[[ Data for review, beginning ]]

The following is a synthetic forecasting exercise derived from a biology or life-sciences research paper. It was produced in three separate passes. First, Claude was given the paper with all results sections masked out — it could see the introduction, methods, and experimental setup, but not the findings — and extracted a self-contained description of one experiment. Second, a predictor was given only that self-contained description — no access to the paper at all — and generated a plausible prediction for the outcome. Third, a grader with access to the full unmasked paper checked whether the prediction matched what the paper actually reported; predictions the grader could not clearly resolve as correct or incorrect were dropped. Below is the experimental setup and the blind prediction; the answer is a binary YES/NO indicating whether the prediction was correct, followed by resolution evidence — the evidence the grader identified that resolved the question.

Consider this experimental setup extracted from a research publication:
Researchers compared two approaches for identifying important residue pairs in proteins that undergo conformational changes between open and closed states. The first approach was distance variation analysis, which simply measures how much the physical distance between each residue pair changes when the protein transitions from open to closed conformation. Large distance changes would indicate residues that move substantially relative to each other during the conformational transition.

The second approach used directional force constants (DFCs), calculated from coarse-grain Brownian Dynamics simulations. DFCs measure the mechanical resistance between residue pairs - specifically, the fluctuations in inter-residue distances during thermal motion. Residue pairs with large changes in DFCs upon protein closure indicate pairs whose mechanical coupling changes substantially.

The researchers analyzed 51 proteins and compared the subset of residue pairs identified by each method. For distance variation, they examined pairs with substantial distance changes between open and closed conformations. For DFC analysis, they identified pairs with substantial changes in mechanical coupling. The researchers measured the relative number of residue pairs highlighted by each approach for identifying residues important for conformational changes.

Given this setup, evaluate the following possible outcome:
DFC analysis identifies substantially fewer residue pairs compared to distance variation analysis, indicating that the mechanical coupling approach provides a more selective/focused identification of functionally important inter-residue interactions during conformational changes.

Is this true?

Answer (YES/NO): YES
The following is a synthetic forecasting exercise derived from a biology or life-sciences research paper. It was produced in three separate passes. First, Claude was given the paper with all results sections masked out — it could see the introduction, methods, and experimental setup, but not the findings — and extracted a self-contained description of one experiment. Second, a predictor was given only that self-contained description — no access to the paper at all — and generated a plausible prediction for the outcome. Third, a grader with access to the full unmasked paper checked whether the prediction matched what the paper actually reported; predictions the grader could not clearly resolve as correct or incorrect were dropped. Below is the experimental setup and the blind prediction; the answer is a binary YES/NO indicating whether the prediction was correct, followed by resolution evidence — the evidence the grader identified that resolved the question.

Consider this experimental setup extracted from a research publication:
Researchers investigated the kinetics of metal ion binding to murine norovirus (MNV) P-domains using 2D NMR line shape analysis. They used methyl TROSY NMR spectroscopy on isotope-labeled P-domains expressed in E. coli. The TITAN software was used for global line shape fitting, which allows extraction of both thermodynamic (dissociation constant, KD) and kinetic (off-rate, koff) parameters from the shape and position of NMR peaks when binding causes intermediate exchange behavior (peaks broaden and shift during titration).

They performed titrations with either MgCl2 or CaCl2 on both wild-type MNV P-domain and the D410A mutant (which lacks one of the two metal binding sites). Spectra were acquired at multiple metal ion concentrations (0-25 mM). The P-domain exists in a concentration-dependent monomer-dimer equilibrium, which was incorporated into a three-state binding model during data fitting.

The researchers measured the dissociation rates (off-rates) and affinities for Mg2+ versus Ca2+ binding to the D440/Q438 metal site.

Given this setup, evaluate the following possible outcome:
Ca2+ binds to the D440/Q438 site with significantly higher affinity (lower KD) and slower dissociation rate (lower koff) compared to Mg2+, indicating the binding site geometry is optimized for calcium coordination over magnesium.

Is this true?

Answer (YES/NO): NO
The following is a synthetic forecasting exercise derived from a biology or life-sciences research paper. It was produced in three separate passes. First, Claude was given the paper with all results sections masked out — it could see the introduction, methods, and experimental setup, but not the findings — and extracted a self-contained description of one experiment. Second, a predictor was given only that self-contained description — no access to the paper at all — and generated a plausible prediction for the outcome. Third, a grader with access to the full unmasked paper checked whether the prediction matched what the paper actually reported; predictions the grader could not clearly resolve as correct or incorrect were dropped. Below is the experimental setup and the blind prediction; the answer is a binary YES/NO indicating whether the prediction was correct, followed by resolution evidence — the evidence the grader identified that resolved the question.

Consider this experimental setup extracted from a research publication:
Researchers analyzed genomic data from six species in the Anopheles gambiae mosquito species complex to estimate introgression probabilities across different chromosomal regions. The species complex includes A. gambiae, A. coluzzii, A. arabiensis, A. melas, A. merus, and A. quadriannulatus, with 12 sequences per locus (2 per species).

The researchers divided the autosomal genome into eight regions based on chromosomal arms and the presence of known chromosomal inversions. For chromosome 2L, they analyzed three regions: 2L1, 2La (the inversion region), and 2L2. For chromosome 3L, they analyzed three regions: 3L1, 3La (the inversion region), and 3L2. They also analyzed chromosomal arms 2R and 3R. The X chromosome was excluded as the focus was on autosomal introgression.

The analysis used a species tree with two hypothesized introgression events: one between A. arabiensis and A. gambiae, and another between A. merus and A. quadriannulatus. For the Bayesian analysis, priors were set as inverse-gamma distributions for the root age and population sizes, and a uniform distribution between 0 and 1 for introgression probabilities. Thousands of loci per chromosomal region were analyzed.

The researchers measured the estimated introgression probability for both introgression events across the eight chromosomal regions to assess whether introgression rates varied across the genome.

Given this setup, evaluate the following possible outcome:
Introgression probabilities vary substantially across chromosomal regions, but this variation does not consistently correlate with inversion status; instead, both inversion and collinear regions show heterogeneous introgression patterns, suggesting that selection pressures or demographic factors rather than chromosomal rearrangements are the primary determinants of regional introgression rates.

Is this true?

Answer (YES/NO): YES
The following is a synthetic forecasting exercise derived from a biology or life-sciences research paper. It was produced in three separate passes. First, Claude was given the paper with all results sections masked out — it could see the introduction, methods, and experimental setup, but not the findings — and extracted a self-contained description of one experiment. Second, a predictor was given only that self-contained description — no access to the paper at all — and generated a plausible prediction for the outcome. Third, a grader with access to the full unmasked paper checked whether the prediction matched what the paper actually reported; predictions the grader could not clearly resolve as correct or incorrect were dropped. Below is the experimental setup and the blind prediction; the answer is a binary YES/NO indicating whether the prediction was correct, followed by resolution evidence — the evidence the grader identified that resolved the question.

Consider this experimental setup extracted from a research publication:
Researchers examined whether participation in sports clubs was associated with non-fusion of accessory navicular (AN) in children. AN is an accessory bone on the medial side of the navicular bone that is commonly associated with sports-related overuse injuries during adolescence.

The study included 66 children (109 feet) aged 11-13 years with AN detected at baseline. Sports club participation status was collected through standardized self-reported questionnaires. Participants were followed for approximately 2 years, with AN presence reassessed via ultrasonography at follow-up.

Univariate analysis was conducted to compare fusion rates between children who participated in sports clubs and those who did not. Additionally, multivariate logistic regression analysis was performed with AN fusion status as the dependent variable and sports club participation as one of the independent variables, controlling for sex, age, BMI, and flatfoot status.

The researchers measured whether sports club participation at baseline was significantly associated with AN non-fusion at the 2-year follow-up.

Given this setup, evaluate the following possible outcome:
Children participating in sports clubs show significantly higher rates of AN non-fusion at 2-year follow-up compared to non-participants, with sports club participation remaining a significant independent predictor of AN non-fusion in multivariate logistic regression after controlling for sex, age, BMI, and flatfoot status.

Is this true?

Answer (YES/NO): NO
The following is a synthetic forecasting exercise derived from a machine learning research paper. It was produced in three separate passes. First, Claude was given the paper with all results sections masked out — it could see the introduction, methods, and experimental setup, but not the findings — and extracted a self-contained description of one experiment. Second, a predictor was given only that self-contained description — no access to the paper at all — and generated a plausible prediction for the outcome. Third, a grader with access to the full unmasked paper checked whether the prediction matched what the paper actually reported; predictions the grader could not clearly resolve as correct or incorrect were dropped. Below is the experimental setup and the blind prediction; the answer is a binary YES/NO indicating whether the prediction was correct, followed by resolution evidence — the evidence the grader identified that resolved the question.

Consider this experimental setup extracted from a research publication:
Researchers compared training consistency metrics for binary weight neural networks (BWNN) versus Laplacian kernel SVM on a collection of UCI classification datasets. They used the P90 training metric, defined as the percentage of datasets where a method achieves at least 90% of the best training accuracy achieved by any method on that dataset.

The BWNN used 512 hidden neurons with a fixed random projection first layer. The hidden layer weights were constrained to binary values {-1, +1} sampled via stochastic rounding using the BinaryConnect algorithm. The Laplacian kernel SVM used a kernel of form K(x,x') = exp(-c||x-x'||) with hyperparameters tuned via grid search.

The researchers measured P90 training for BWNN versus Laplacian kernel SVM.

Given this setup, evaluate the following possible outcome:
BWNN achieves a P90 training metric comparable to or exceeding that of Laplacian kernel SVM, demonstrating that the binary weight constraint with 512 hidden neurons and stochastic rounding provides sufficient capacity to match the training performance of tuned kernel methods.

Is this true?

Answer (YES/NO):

[[ Data for review, end ]]

Task prompt
Determine how many lines of the listing above include the word "approach", and report that number only.

Output for this exercise
4